TASK INPUTS »
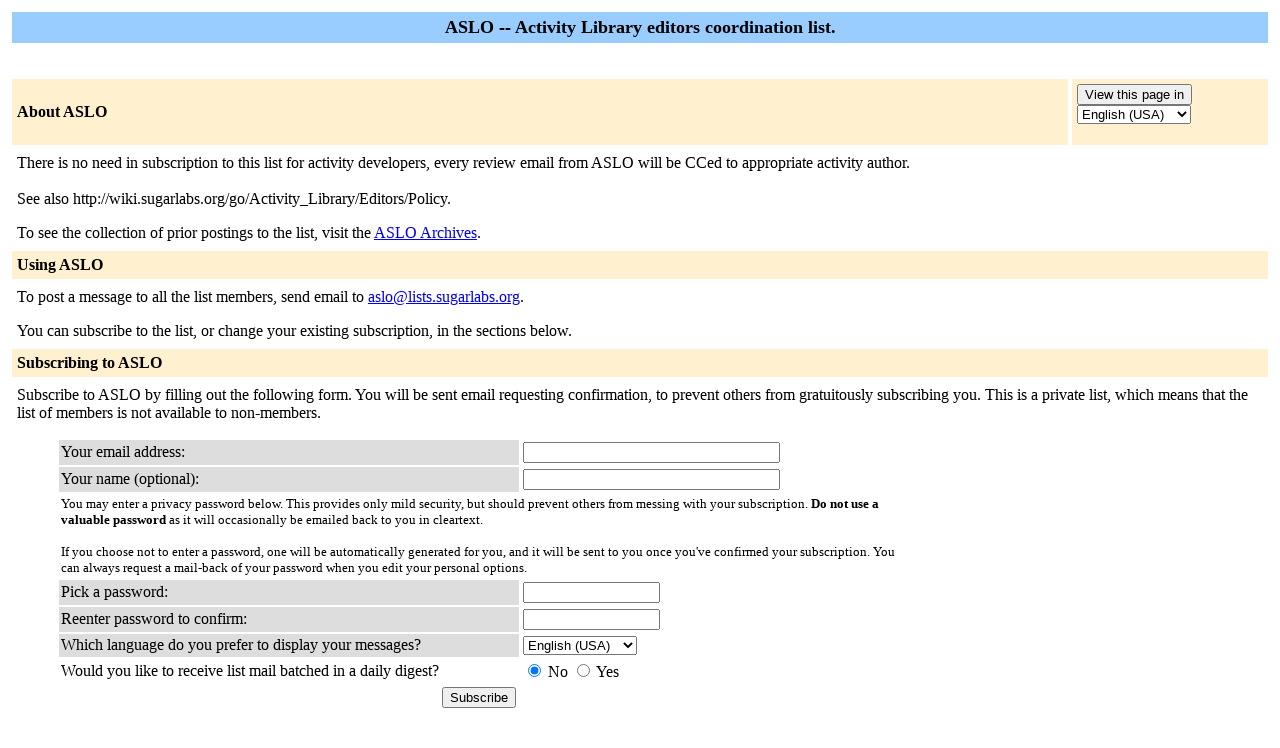

--- FILE ---
content_type: text/html; charset=us-ascii
request_url: https://lists.sugarlabs.org/listinfo/aslo
body_size: 2350
content:
<!DOCTYPE HTML PUBLIC "-//W3C//DTD HTML 4.01 Transitional//EN">
<!-- $Revision: 5865 $ -->
<HTML>
  <HEAD>
    <TITLE>ASLO Info Page</TITLE>
  
  </HEAD>
  <BODY BGCOLOR="#ffffff">

    <P>
      <TABLE BORDER="0" CELLSPACING="4" CELLPADDING="5">
	<TR>
	  <TD COLSPAN="2" WIDTH="100%" BGCOLOR="#99CCFF" ALIGN="CENTER">
	    <B><FONT COLOR="#000000" SIZE="+1">ASLO --
	Activity Library editors coordination list.</FONT></B>
	  </TD>
	</TR>
	<tr>
	    <td colspan="2">
	      <p>&nbsp;
	    </td>
	  </tr>
	  <tr>
	    <TD COLSPAN="1" WIDTH="100%" BGCOLOR="#FFF0D0">
	      <B><FONT COLOR="#000000">About ASLO</FONT></B>
	    </TD>
            <TD COLSPAN="1" WIDTH="100%" BGCOLOR="#FFF0D0">
              <FORM Method=POST ACTION="../listinfo/aslo"><INPUT type="Submit" name="displang-button" value="View this page in"> 
<Select name="language">
 <option value="en" Selected> English (USA) </option>
 <option value="de"> German </option>
 <option value="es"> Spanish (Spain) </option>
</Select>
              </FORM>
            </TD>
	  </TR>
	    <tr>
	      <td colspan="2">
		<P><!---->There is no need in subscription to this list for activity developers, every review email from ASLO will be CCed to appropriate activity author.<br><br>See also http://wiki.sugarlabs.org/go/Activity_Library/Editors/Policy.<!----></P>
	  <p> To see the collection of prior postings to the list,
	      visit the <a href="http://lists.sugarlabs.org/archive/aslo/">ASLO
		  Archives</a>.
	      
	  </p>
	</TD>
      </TR>
      <TR>
	<TD COLSPAN="2" WIDTH="100%" BGCOLOR="#FFF0D0">
	  <B><FONT COLOR="#000000">Using ASLO</FONT></B>
	</TD>
      </TR>
      <tr>
	<td colspan="2">
	  To post a message to all the list members, send email to
	  <A HREF="mailto:aslo@lists.sugarlabs.org">aslo@lists.sugarlabs.org</A>.

	  <p>You can subscribe to the list, or change your existing
	    subscription, in the sections below.
	</td>
      </tr>
      <TR>
	<TD COLSPAN="2" WIDTH="100%" BGCOLOR="#FFF0D0">
	  <B><FONT COLOR="#000000">Subscribing to ASLO</FONT></B>
	</TD>
      </TR>
      <tr>
	<td colspan="2">
	  <P>
	    Subscribe to ASLO by filling out the following
	      form.
	  You will be sent email requesting confirmation, to
            prevent others from gratuitously subscribing you. This is a private list, which means that the
            list of members is not available to non-members.
	  <ul>
    <FORM Method=POST ACTION="../subscribe/aslo">
	      <TABLE BORDER="0" CELLSPACING="2" CELLPADDING="2"
		WIDTH="70%">
		<TR>
		  <TD BGCOLOR="#dddddd" WIDTH="55%">Your email address:</TD>
		  <TD WIDTH="33%"><INPUT type="Text" name="email" size="30" value="">
	</TD>
	<TD WIDTH="12%">&nbsp;</TD></TR>
      <tr>
        <td bgcolor="#dddddd" width="55%">Your name (optional):</td>
        <td width="33%"><INPUT type="Text" name="fullname" size="30" value=""></td>
	<TD WIDTH="12%">&nbsp;</TD></TR>
      <TR>
	<TD COLSPAN="3"><FONT SIZE=-1>You may enter a
	    privacy password below. This provides only mild security,
	    but should prevent others from messing with your
	    subscription.  <b>Do not use a valuable password</b> as
	    it will occasionally be emailed back to you in cleartext.

            <br><br>If you choose not to enter a password, one will be
            automatically generated for you, and it will be sent to
            you once you've confirmed your subscription.  You can
            always request a mail-back of your password when you edit
            your personal options.
	    
	    </font>
	</TD>
      </TR>  
      <TR>
	<TD BGCOLOR="#dddddd">Pick a password:</TD>
	<TD><INPUT type="Password" name="pw" size="15"></TD>
	<TD>&nbsp;</TD></TR>
      <TR> 
	<TD BGCOLOR="#dddddd">Reenter password to confirm:</TD>
	<TD><INPUT type="Password" name="pw-conf" size="15"></TD>
	<TD>&nbsp; </TD></TR>
      <tr>
        <TD BGCOLOR="#dddddd">Which language do you prefer to display your messages?</TD> 
        <TD> 
<Select name="language">
 <option value="en" Selected> English (USA) </option>
 <option value="de"> German </option>
 <option value="es"> Spanish (Spain) </option>
</Select></TD>
        <TD>&nbsp; </TD></TR>
      
      <tr>
	<td>Would you like to receive list mail batched in a daily
	  digest?
	  </td>
	<td><input type=radio name="digest" value="0" CHECKED> No
	    <input type=radio name="digest" value="1">  Yes
	</TD>
      </tr>
      
      
      <tr>
	<td colspan="3">
	  <center><INPUT type="Submit" name="email-button" value="Subscribe"></center>
    </td>
    </tr>
    </TABLE>
    </FORM>
    </ul>
    <TR>
      <TD COLSPAN="2" WIDTH="100%" BGCOLOR="#FFF0D0">
	<a name="subscribers">
        <B><FONT COLOR="#000000">ASLO Subscribers</FONT></B></a>
      </TD>
    </TR>
    <tr>
      <TD COLSPAN="2" WIDTH="100%">
	<FORM Method=POST ACTION="../roster/aslo">
	<INPUT name="language" type="HIDDEN" value="en" >(<i>The subscribers list is only available to the list
                members.</i>) <p>Enter your address and password to visit  the subscribers list: <p><center> Address: <INPUT type="Text" name="roster-email" size="20" value="">Password: <INPUT type="Password" name="roster-pw" size="15">&nbsp;&nbsp;<INPUT name="SubscriberRoster" type="SUBMIT" value="Visit Subscriber List" ></center>
	    </FORM>
	  <p>
	<FORM Method=POST ACTION="../options/aslo">
	To unsubscribe from ASLO, get a password reminder,
        or change your subscription options enter your subscription
        email address:
        <p><center> <INPUT name="email" type="TEXT" value="" size="30" >  <INPUT name="UserOptions" type="SUBMIT" value="Unsubscribe or edit options" ><INPUT name="language" type="HIDDEN" value="en" ></center> If you leave the field blank, you will be prompted for
        your email address
		</FORM>
      </td>
    </tr>
  </table>
<hr><address><a href="../listinfo/aslo">ASLO</a> list run by <a href="mailto:aslo-owner@lists.sugarlabs.org">aslo-owner at lists.sugarlabs.org</a><br><a href="../admin/aslo">ASLO administrative interface</a> (requires authorization)<br><a href="../listinfo">Overview of all lists.sugarlabs.org mailing lists</a><p>
<table WIDTH="100%" BORDER="0">
  <tr>
    <td><a href="http://www.gnu.org/software/mailman/index.html">Delivered by Mailman<br>version 2.1.29</a></td>
    <td><a href="http://www.python.org/">Python Powered</a></td>
    <td><a href="http://www.gnu.org/">GNU's Not Unix</a></td>
    <td><a href="https://www.debian.org/">Debian Powered</a></td>
  </tr>
</table>
</address>
</BODY>
</HTML>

EXERCISE INSTRUCTIONS »
The job here is to write out the records exactly, pictures excluded.

ANSWER TO THE PROBLEM »
--- FILE ---
content_type: text/html; charset=us-ascii
request_url: https://lists.sugarlabs.org/listinfo/aslo
body_size: 2350
content:
<!DOCTYPE HTML PUBLIC "-//W3C//DTD HTML 4.01 Transitional//EN">
<!-- $Revision: 5865 $ -->
<HTML>
  <HEAD>
    <TITLE>ASLO Info Page</TITLE>
  
  </HEAD>
  <BODY BGCOLOR="#ffffff">

    <P>
      <TABLE BORDER="0" CELLSPACING="4" CELLPADDING="5">
	<TR>
	  <TD COLSPAN="2" WIDTH="100%" BGCOLOR="#99CCFF" ALIGN="CENTER">
	    <B><FONT COLOR="#000000" SIZE="+1">ASLO --
	Activity Library editors coordination list.</FONT></B>
	  </TD>
	</TR>
	<tr>
	    <td colspan="2">
	      <p>&nbsp;
	    </td>
	  </tr>
	  <tr>
	    <TD COLSPAN="1" WIDTH="100%" BGCOLOR="#FFF0D0">
	      <B><FONT COLOR="#000000">About ASLO</FONT></B>
	    </TD>
            <TD COLSPAN="1" WIDTH="100%" BGCOLOR="#FFF0D0">
              <FORM Method=POST ACTION="../listinfo/aslo"><INPUT type="Submit" name="displang-button" value="View this page in"> 
<Select name="language">
 <option value="en" Selected> English (USA) </option>
 <option value="de"> German </option>
 <option value="es"> Spanish (Spain) </option>
</Select>
              </FORM>
            </TD>
	  </TR>
	    <tr>
	      <td colspan="2">
		<P><!---->There is no need in subscription to this list for activity developers, every review email from ASLO will be CCed to appropriate activity author.<br><br>See also http://wiki.sugarlabs.org/go/Activity_Library/Editors/Policy.<!----></P>
	  <p> To see the collection of prior postings to the list,
	      visit the <a href="http://lists.sugarlabs.org/archive/aslo/">ASLO
		  Archives</a>.
	      
	  </p>
	</TD>
      </TR>
      <TR>
	<TD COLSPAN="2" WIDTH="100%" BGCOLOR="#FFF0D0">
	  <B><FONT COLOR="#000000">Using ASLO</FONT></B>
	</TD>
      </TR>
      <tr>
	<td colspan="2">
	  To post a message to all the list members, send email to
	  <A HREF="mailto:aslo@lists.sugarlabs.org">aslo@lists.sugarlabs.org</A>.

	  <p>You can subscribe to the list, or change your existing
	    subscription, in the sections below.
	</td>
      </tr>
      <TR>
	<TD COLSPAN="2" WIDTH="100%" BGCOLOR="#FFF0D0">
	  <B><FONT COLOR="#000000">Subscribing to ASLO</FONT></B>
	</TD>
      </TR>
      <tr>
	<td colspan="2">
	  <P>
	    Subscribe to ASLO by filling out the following
	      form.
	  You will be sent email requesting confirmation, to
            prevent others from gratuitously subscribing you. This is a private list, which means that the
            list of members is not available to non-members.
	  <ul>
    <FORM Method=POST ACTION="../subscribe/aslo">
	      <TABLE BORDER="0" CELLSPACING="2" CELLPADDING="2"
		WIDTH="70%">
		<TR>
		  <TD BGCOLOR="#dddddd" WIDTH="55%">Your email address:</TD>
		  <TD WIDTH="33%"><INPUT type="Text" name="email" size="30" value="">
	</TD>
	<TD WIDTH="12%">&nbsp;</TD></TR>
      <tr>
        <td bgcolor="#dddddd" width="55%">Your name (optional):</td>
        <td width="33%"><INPUT type="Text" name="fullname" size="30" value=""></td>
	<TD WIDTH="12%">&nbsp;</TD></TR>
      <TR>
	<TD COLSPAN="3"><FONT SIZE=-1>You may enter a
	    privacy password below. This provides only mild security,
	    but should prevent others from messing with your
	    subscription.  <b>Do not use a valuable password</b> as
	    it will occasionally be emailed back to you in cleartext.

            <br><br>If you choose not to enter a password, one will be
            automatically generated for you, and it will be sent to
            you once you've confirmed your subscription.  You can
            always request a mail-back of your password when you edit
            your personal options.
	    
	    </font>
	</TD>
      </TR>  
      <TR>
	<TD BGCOLOR="#dddddd">Pick a password:</TD>
	<TD><INPUT type="Password" name="pw" size="15"></TD>
	<TD>&nbsp;</TD></TR>
      <TR> 
	<TD BGCOLOR="#dddddd">Reenter password to confirm:</TD>
	<TD><INPUT type="Password" name="pw-conf" size="15"></TD>
	<TD>&nbsp; </TD></TR>
      <tr>
        <TD BGCOLOR="#dddddd">Which language do you prefer to display your messages?</TD> 
        <TD> 
<Select name="language">
 <option value="en" Selected> English (USA) </option>
 <option value="de"> German </option>
 <option value="es"> Spanish (Spain) </option>
</Select></TD>
        <TD>&nbsp; </TD></TR>
      
      <tr>
	<td>Would you like to receive list mail batched in a daily
	  digest?
	  </td>
	<td><input type=radio name="digest" value="0" CHECKED> No
	    <input type=radio name="digest" value="1">  Yes
	</TD>
      </tr>
      
      
      <tr>
	<td colspan="3">
	  <center><INPUT type="Submit" name="email-button" value="Subscribe"></center>
    </td>
    </tr>
    </TABLE>
    </FORM>
    </ul>
    <TR>
      <TD COLSPAN="2" WIDTH="100%" BGCOLOR="#FFF0D0">
	<a name="subscribers">
        <B><FONT COLOR="#000000">ASLO Subscribers</FONT></B></a>
      </TD>
    </TR>
    <tr>
      <TD COLSPAN="2" WIDTH="100%">
	<FORM Method=POST ACTION="../roster/aslo">
	<INPUT name="language" type="HIDDEN" value="en" >(<i>The subscribers list is only available to the list
                members.</i>) <p>Enter your address and password to visit  the subscribers list: <p><center> Address: <INPUT type="Text" name="roster-email" size="20" value="">Password: <INPUT type="Password" name="roster-pw" size="15">&nbsp;&nbsp;<INPUT name="SubscriberRoster" type="SUBMIT" value="Visit Subscriber List" ></center>
	    </FORM>
	  <p>
	<FORM Method=POST ACTION="../options/aslo">
	To unsubscribe from ASLO, get a password reminder,
        or change your subscription options enter your subscription
        email address:
        <p><center> <INPUT name="email" type="TEXT" value="" size="30" >  <INPUT name="UserOptions" type="SUBMIT" value="Unsubscribe or edit options" ><INPUT name="language" type="HIDDEN" value="en" ></center> If you leave the field blank, you will be prompted for
        your email address
		</FORM>
      </td>
    </tr>
  </table>
<hr><address><a href="../listinfo/aslo">ASLO</a> list run by <a href="mailto:aslo-owner@lists.sugarlabs.org">aslo-owner at lists.sugarlabs.org</a><br><a href="../admin/aslo">ASLO administrative interface</a> (requires authorization)<br><a href="../listinfo">Overview of all lists.sugarlabs.org mailing lists</a><p>
<table WIDTH="100%" BORDER="0">
  <tr>
    <td><a href="http://www.gnu.org/software/mailman/index.html">Delivered by Mailman<br>version 2.1.29</a></td>
    <td><a href="http://www.python.org/">Python Powered</a></td>
    <td><a href="http://www.gnu.org/">GNU's Not Unix</a></td>
    <td><a href="https://www.debian.org/">Debian Powered</a></td>
  </tr>
</table>
</address>
</BODY>
</HTML>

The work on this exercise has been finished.